Aufgaben —
1. Beantworte anhand des Textauszugs über grüne Anleihen folgende Fragen:
(a) Wie viel Geld wird laut den Vereinten Nationen in den nächsten 15 Jahren benötigt, um die Pariser Klimaziele zu erreichen?
(b) Auf welches Volumen ist der Markt für grüne Anleihen bis Juli angewachsen?
(c) Wer hat den ersten Green Bond platziert, und in welchem Jahr?
2. Gib einen Abschnitt aus dem Textauszug über grüne Anleihen wortgetreu wieder: Setze bei den Worten „Mit Anleihen die“ ein und ende nach „Asset-Klasse tatsächlich erwarten?“.
3. Fasse den Textauszug über grüne Anleihen in zwei Sätzen zusammen.

Textauszug —
--------------------------------

Traditionelle Anlagen
14. Dezember 2016

Mit Anleihen die Welt retten

Green Bonds gelten als Trumpf im Kampf gegen den Klimawandel. Der Markt für grüne Anleihen wächst dynamisch, steckt aber noch in seinen Kinderschuhen. Doch was können institutionelle Investoren von der neuen Asset-Klasse tatsächlich erwarten?

Es ist fünf vor zwölf: Will die Welt die Erderwärmung auf 1,5 Grad Celsius gegenüber dem vorindustriellen Zeitalter begrenzen, bleibt nicht mehr viel Zeit. Und es braucht viel Geld. Um die auf der Pariser Klimakonferenz vereinbarten Ziele zu erreichen, werden in den nächsten 15 Jahren rund 90 Billionen US-Dollar benötigt, wie die ­Vereinten Nationen in ihrer Studie „The Financial­ System we need“ vorrechnen. Als Trumpf im Kampf gegen die Erderwärmung gelten Green Bonds. Der Markt für grüne­ Anleihen ist bis Juli dieses Jahres auf 118 Milliarden US-Dollar angewachsen, wie ein Research Paper der Climate Bonds Initiative (CBI) zeigt. Für 2016 peilt die Initiative einen­ neuen Emissionsrekord an. Obwohl es diesen geben wird, dürfte das anvisierte Ziel von 100 Milliarden US-Dollar – nach 42 Milliarden US-Dollar 2015 – verfehlt werden. Denn bis Ende Oktober wurden erst 62,2 Milliarden Euro begeben. Trotzdem lässt sich feststellen: Seit der Platzierung des ersten Green Bonds 2007 durch die Europäische ­Investment Bank (EIB) hat sich das Segment dynamisch entwickelt.

--------------------------------

Gegebene Einträge —
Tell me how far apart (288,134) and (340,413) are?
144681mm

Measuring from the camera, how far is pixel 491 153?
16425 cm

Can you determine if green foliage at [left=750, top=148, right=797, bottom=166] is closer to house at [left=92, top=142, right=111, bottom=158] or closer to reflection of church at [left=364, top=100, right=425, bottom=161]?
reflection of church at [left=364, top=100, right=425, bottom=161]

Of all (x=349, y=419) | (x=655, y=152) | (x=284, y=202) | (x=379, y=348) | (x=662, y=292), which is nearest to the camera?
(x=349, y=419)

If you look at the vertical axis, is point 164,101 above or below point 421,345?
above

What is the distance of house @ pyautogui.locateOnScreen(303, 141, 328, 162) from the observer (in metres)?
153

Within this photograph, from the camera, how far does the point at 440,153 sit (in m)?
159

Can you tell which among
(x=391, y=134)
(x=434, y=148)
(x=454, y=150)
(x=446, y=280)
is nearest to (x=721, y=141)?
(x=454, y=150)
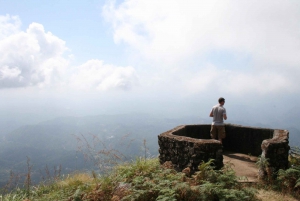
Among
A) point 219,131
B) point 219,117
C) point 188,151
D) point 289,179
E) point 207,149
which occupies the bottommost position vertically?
point 289,179

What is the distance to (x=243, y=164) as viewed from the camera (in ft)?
25.6

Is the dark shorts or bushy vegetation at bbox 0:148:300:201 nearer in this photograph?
bushy vegetation at bbox 0:148:300:201

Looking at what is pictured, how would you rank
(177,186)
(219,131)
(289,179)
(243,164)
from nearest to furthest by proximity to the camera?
1. (177,186)
2. (289,179)
3. (243,164)
4. (219,131)

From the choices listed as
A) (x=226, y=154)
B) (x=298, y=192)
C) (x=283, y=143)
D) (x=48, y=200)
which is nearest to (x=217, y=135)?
(x=226, y=154)

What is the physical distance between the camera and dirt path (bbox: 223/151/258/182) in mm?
6708

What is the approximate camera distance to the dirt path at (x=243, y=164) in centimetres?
671

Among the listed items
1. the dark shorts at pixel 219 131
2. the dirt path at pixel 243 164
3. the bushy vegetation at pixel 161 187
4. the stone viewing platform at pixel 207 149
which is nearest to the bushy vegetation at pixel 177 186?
the bushy vegetation at pixel 161 187

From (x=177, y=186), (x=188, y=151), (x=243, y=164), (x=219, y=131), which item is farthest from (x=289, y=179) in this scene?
(x=219, y=131)

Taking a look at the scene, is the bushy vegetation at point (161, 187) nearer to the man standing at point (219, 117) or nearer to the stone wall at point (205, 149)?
the stone wall at point (205, 149)

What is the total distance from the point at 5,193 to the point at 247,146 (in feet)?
32.0

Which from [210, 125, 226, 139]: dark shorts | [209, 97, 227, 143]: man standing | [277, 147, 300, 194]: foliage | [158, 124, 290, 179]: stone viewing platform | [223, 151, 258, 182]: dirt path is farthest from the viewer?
[210, 125, 226, 139]: dark shorts

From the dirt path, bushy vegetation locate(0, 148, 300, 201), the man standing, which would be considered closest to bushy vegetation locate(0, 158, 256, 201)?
bushy vegetation locate(0, 148, 300, 201)

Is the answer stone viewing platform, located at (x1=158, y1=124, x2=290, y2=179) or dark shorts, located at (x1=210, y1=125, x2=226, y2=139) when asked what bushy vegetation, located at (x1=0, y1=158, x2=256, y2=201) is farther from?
dark shorts, located at (x1=210, y1=125, x2=226, y2=139)

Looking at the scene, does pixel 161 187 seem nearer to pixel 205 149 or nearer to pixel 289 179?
pixel 205 149
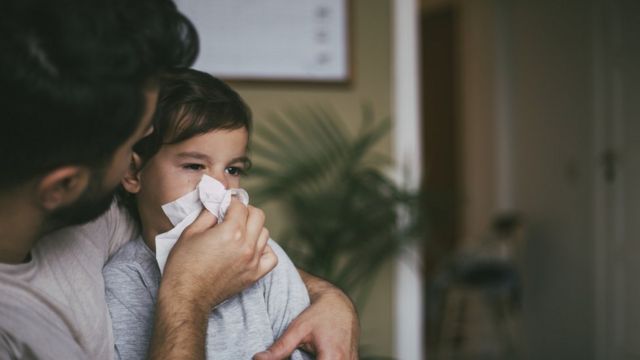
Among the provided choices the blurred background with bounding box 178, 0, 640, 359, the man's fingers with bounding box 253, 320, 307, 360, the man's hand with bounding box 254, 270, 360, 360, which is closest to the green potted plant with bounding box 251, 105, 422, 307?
the blurred background with bounding box 178, 0, 640, 359

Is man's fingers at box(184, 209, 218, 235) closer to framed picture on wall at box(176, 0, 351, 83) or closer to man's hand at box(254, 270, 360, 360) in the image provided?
man's hand at box(254, 270, 360, 360)

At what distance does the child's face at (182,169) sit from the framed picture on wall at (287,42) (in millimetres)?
759

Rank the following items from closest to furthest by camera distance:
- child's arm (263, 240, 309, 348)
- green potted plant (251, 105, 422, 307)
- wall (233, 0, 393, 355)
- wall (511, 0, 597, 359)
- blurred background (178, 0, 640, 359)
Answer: child's arm (263, 240, 309, 348) < green potted plant (251, 105, 422, 307) < blurred background (178, 0, 640, 359) < wall (233, 0, 393, 355) < wall (511, 0, 597, 359)

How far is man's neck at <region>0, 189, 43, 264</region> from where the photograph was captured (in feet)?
1.53

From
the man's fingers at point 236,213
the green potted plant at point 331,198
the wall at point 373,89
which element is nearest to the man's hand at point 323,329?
the man's fingers at point 236,213

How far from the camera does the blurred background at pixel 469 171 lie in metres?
1.90

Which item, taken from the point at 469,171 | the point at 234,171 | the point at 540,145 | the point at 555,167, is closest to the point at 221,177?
the point at 234,171

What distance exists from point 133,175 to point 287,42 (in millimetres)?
1378

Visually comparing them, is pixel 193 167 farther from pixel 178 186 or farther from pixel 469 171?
pixel 469 171

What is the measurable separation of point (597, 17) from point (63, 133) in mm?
3445

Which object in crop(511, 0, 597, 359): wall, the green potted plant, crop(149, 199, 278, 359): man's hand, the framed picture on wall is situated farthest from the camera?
crop(511, 0, 597, 359): wall

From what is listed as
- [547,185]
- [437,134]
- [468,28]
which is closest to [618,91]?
[547,185]

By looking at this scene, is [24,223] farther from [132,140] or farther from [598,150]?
[598,150]

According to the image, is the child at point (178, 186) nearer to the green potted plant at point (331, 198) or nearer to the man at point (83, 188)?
the man at point (83, 188)
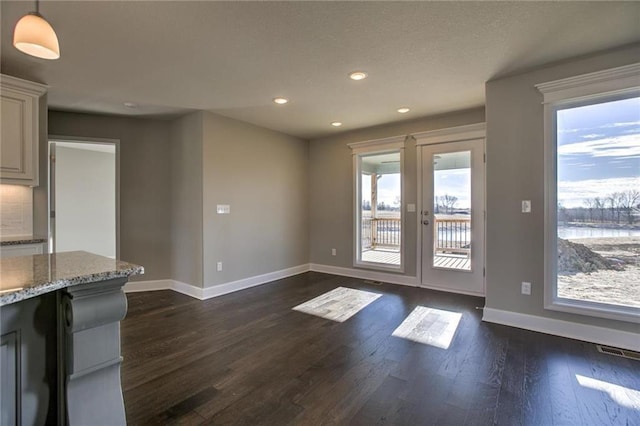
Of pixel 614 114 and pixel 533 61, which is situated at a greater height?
pixel 533 61

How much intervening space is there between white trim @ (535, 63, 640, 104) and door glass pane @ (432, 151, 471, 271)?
4.64ft

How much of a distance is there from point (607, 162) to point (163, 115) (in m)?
5.26

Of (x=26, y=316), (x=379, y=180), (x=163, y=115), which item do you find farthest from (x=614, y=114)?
(x=163, y=115)

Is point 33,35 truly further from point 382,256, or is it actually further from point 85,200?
point 85,200

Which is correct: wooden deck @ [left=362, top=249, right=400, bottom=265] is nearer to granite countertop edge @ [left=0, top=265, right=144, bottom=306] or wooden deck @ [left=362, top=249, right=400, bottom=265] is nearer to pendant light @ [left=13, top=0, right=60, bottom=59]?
granite countertop edge @ [left=0, top=265, right=144, bottom=306]

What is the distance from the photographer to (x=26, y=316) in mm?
1011

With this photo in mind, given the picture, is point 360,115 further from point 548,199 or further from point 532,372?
point 532,372

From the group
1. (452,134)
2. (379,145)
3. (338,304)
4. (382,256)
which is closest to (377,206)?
(382,256)

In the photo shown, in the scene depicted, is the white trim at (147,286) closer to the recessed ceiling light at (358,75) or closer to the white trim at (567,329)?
the recessed ceiling light at (358,75)

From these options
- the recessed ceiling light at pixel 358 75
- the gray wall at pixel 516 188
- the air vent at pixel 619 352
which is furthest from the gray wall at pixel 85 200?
the air vent at pixel 619 352

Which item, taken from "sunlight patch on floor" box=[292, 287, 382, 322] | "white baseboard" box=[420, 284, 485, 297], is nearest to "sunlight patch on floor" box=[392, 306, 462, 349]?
"sunlight patch on floor" box=[292, 287, 382, 322]

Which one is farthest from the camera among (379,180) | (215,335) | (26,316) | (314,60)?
(379,180)

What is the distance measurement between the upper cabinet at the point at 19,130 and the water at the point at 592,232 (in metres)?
5.32

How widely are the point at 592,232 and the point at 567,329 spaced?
950 mm
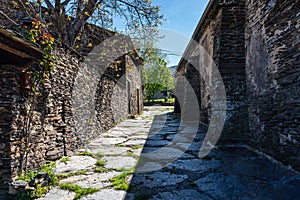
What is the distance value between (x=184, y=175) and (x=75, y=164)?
1629mm

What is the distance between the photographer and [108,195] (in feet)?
6.02

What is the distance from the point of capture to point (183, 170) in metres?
2.48

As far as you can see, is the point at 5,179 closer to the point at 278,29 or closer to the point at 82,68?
the point at 82,68

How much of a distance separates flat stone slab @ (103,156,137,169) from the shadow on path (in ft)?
0.46

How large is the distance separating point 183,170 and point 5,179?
2.06 meters

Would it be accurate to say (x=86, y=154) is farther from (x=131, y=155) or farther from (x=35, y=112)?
(x=35, y=112)

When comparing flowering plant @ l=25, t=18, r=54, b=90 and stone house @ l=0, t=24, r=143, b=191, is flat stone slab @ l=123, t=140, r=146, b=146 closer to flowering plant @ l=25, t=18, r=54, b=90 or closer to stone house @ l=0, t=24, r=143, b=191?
stone house @ l=0, t=24, r=143, b=191

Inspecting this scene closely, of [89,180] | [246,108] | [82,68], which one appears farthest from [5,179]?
[246,108]

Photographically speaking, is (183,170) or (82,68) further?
(82,68)

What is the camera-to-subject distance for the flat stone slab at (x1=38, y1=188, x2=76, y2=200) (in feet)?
5.86

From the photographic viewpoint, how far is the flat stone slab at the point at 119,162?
2.67 meters

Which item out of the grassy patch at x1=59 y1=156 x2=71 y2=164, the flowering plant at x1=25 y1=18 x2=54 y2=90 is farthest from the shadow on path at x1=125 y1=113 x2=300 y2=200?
the flowering plant at x1=25 y1=18 x2=54 y2=90

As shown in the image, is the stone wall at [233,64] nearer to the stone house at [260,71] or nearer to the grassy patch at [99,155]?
the stone house at [260,71]

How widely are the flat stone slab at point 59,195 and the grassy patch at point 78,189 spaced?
5 centimetres
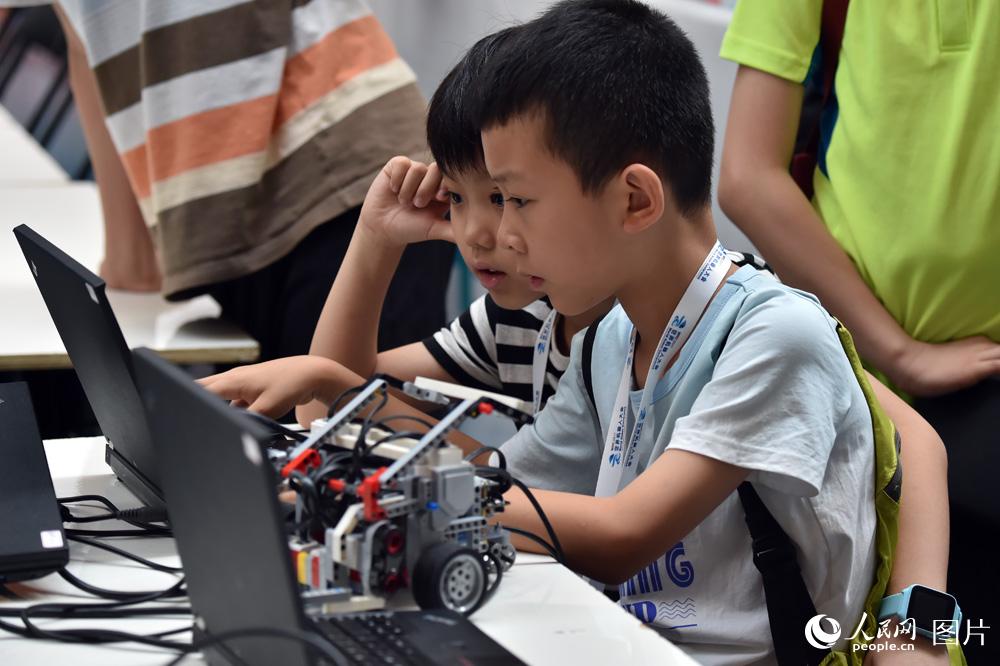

--------------------------------

Lösungen —
1.
(a) Rund 90 Billionen US-Dollar.
(b) Auf 118 Milliarden US-Dollar.
(c) Die Europäische Investment Bank (EIB) im Jahr 2007.

2.
Mit Anleihen die Welt retten

Green Bonds gelten als Trumpf im Kampf gegen den Klimawandel. Der Markt für grüne Anleihen wächst dynamisch, steckt aber noch in seinen Kinderschuhen. Doch was können institutionelle Investoren von der neuen Asset-Klasse tatsächlich erwarten?

3. Um die auf der Pariser Klimakonferenz vereinbarten Ziele zu erreichen, werden laut den Vereinten Nationen in den nächsten 15 Jahren rund 90 Billionen US-Dollar benötigt, und Green Bonds gelten als Trumpf im Kampf gegen die Erderwärmung. Der Markt für grüne Anleihen ist bis Juli auf 118 Milliarden US-Dollar angewachsen und hat sich seit dem ersten Green Bond der Europäischen Investment Bank 2007 dynamisch entwickelt, steckt aber noch in den Kinderschuhen.